Infirmation 29 janvier 2026
Commentaire • 0
Sur la décision
| Référence : | CA Basse-Terre, 1re ch., 29 janv. 2026, n° 24/01205 |
|---|---|
| Juridiction : | Cour d'appel de Basse-Terre |
| Numéro(s) : | 24/01205 |
| Importance : | Inédit |
| Décision précédente : | Tribunal de grande instance de Basse-Terre, 11 décembre 2024, N° 11-24-250 |
| Dispositif : | Autre |
| Date de dernière mise à jour : | 7 février 2026 |
| Lire la décision sur le site de la juridiction |
Texte intégral
COUR D’APPEL DE BASSE-TERRE
1ère CHAMBRE CIVILE
ARRÊT N° 47 DU 29 JANVIER 2026
N° RG 24/01205 – N° Portalis DBV7-V-B7I-DYGY
Décision déférée à la Cour : Jugement au fond, du juge des contentieux de la protection du tribunal judiciaire de Basse-Terre, du 11 décembre 2024, enregistrée sous le n° 11-24-250
APPELANTE :
S.A. SOFIDER
[Adresse 1]
[Localité 3]
Représentée par Me Béatrice FUSENIG de la SELARL Derussy-Fusenig-Mollet, avocat au barreau de Guadeloupe Saint-Martin Saint-Barthélemy
INTIMÉ :
M. [I] [P]
[Adresse 4]
[Localité 2]
Non représenté
COMPOSITION DE LA COUR
En application des dispositions de l’article 914-1 du code de procédure civile, le conseiller de la mise en état, à la demande des parties, a autorisé les avocats à déposer leur dossier au greffe de la chambre civile
Par avis du 17 novembre 2026, les parties ont été informées que l’affaire était mise en délibéré devant la chambre civile de la cour composée de :
Mme Judith DELTOUR, président de chambre,
Mme Valérie MARIE-GABRIELLE, conseiller,
Mme Rozenn LE GOFF, conseiller.
qui en ont délibéré
Les parties ont été avisées que l’arrêt serait prononcé par sa mise à disposition au greffe de la cour le 29 janvier 2026.
GREFFIER
Lors du dépôt des dossiers : Lors des débats Mme Yolande MODESTE, Greffier.
ARRÊT :
Réputé contradictoire, prononcé publiquement par mise à disposition de l’arrêt au greffe de la cour, les parties avisées, signé par Mme Judith DELTOUR, président de chambre et par Mme Lucile POMMIER, greffier principal, à laquelle la décision a été remise par le magistrat signataire.
FAITS ET PROCÉDURE
Suivant offre du 30 mars 2022, M. [I] [P] a conclu avec la société anonyme Sofider, une offre de crédit personnel affecté n° 06853504 d’un montant de 7 900 euros remboursable en 60 mensualités (dont 58 d’un montant de 154,52 euros au taux de 4,50% l’an – TAEG 4,59%) ayant pour objet l’amélioration de l’habitat.
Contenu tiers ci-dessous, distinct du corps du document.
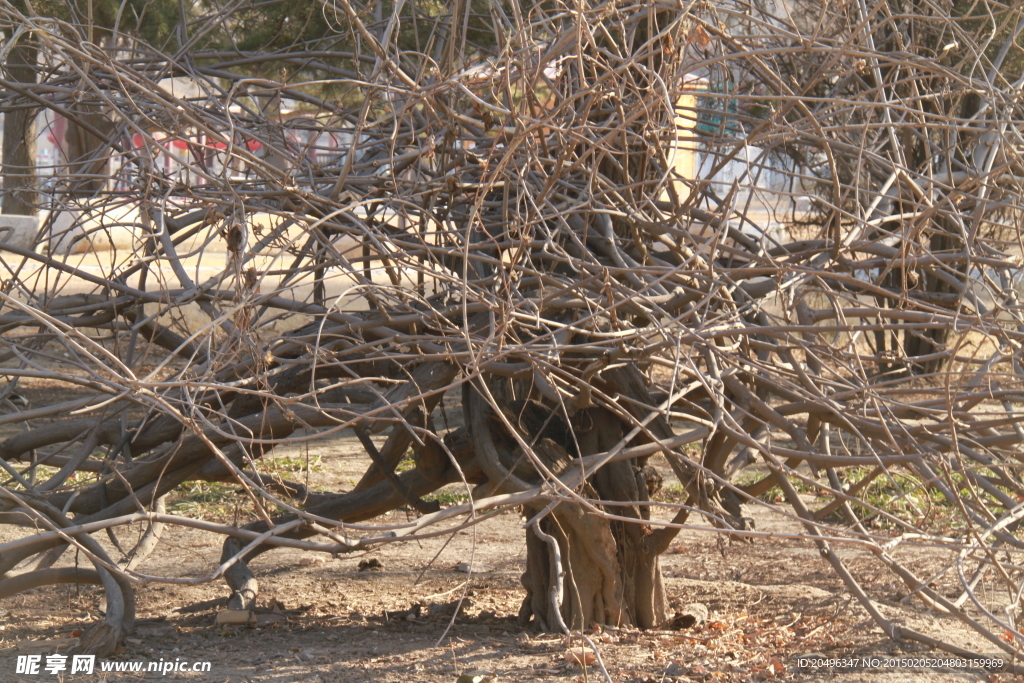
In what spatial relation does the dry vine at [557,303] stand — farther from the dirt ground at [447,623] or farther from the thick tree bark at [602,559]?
the dirt ground at [447,623]

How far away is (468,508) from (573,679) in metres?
1.08

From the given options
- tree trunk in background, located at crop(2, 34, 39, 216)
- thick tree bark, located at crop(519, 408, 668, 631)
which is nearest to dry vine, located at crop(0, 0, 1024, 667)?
thick tree bark, located at crop(519, 408, 668, 631)

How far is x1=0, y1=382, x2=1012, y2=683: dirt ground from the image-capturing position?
10.7 ft

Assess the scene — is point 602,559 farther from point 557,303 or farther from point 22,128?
point 22,128

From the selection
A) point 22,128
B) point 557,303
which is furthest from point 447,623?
point 22,128

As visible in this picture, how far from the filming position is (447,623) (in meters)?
3.97

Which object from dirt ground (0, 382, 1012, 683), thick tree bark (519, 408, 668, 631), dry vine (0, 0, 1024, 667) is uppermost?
dry vine (0, 0, 1024, 667)

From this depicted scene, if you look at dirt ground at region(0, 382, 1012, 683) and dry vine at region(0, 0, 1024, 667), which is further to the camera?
dirt ground at region(0, 382, 1012, 683)

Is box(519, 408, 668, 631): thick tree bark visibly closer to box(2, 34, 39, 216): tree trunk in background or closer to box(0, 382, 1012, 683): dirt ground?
box(0, 382, 1012, 683): dirt ground

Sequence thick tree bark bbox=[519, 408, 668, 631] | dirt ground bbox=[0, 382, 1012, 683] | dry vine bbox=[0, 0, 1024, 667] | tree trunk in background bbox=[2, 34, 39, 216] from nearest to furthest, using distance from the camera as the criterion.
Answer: dry vine bbox=[0, 0, 1024, 667], dirt ground bbox=[0, 382, 1012, 683], tree trunk in background bbox=[2, 34, 39, 216], thick tree bark bbox=[519, 408, 668, 631]

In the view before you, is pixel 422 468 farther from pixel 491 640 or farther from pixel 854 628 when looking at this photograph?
pixel 854 628

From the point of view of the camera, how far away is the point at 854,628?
3.75 metres

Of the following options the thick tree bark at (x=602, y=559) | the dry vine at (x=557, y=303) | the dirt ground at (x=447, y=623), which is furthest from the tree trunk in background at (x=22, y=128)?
the thick tree bark at (x=602, y=559)

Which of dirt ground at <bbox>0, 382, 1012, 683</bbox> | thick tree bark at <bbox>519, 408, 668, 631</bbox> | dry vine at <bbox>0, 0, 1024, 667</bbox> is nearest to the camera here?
dry vine at <bbox>0, 0, 1024, 667</bbox>
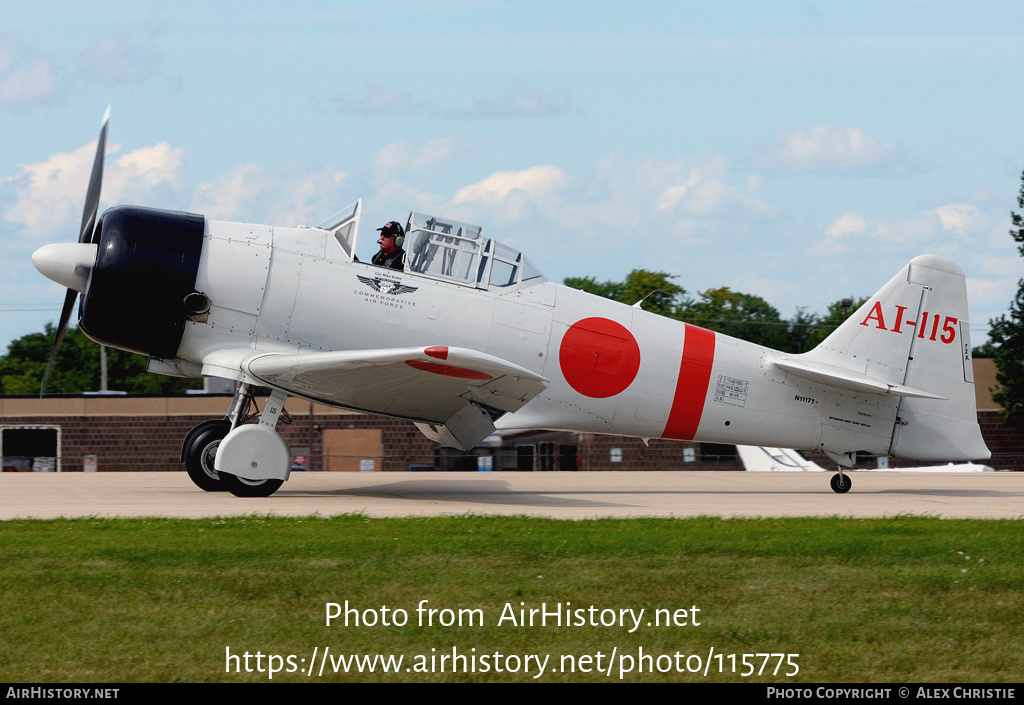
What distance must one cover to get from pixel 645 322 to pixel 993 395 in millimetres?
33290

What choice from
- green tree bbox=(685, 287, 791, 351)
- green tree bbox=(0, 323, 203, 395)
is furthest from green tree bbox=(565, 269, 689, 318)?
green tree bbox=(0, 323, 203, 395)

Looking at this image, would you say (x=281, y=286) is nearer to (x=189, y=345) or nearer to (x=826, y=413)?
(x=189, y=345)

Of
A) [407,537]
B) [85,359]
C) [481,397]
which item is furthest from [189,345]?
[85,359]

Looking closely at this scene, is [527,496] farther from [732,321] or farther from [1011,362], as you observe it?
[732,321]

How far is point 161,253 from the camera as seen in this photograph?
11.7 metres

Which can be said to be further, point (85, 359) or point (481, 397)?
point (85, 359)

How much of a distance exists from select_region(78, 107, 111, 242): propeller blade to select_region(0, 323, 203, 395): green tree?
57873mm

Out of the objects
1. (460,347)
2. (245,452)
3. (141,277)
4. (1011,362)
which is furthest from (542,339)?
(1011,362)

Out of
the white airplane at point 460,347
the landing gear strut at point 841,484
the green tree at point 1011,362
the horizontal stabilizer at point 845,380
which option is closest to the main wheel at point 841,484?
the landing gear strut at point 841,484

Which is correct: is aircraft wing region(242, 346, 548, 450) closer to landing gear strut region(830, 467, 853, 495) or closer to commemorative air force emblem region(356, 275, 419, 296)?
commemorative air force emblem region(356, 275, 419, 296)

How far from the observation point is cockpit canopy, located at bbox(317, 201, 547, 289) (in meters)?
12.5

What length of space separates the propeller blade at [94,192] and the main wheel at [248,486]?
339cm

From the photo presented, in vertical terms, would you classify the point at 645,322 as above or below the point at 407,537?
above

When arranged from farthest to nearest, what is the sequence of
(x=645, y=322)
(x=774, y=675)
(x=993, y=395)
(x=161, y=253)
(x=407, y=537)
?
(x=993, y=395), (x=645, y=322), (x=161, y=253), (x=407, y=537), (x=774, y=675)
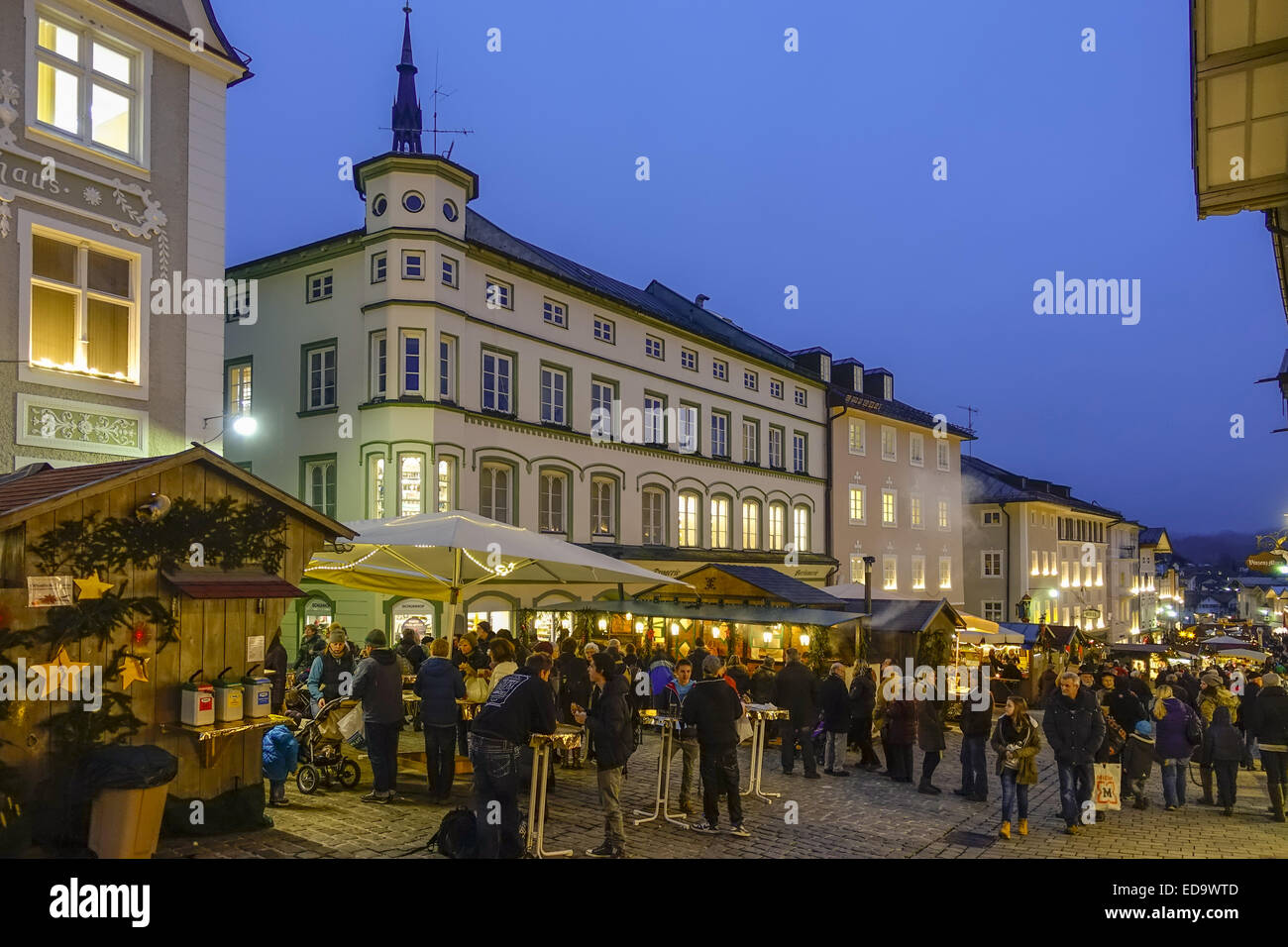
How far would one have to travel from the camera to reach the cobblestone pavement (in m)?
8.42

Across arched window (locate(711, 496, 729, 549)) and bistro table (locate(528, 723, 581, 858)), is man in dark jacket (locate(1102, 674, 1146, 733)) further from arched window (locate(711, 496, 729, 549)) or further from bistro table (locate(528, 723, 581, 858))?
arched window (locate(711, 496, 729, 549))

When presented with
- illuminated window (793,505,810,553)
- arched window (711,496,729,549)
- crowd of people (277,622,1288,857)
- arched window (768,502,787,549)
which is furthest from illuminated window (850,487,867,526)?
crowd of people (277,622,1288,857)

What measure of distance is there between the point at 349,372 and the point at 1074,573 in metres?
49.7

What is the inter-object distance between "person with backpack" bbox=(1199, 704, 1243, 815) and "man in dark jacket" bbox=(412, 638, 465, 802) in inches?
398

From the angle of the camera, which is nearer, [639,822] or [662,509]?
[639,822]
Suivant offre du 10 mai 2022, M. [I] [P] a conclu avec la société anonyme Sofider, une offre de crédit personnel affecté n° 06867981 d’un montant de 10 000 euros remboursable en 60 mensualités (dont 58 d’un montant de195,60 euros) au taux de 4,50% l’an (TAEG 4,59%) ayant pour objet l’amélioration de l’habitat.
Se prévalant des manquements de M. [P] dans l’exécution de ses obligations et de déchéances du terme notifiées par courriers recommandés avec accusés de réception les 19 mars 2024 et 5 janvier 2024, par acte de commissaire de justice du 1er août 2024, la société Sofider l’a fait assigner devant le tribunal judiciaire de Basse-Terre pour obtenir sa condamnation au paiement des sommes de 7 148,02 euros au titre du prêt n°06853504 consenti le 30 mars 2022 et de 11 525,34 euros au titre du prêt n°06867981 consenti le 10 mai 2022, sommes assorties des intérêts au taux contractuel de 4,50% outre une indemnité de procédure et les dépens d’instance.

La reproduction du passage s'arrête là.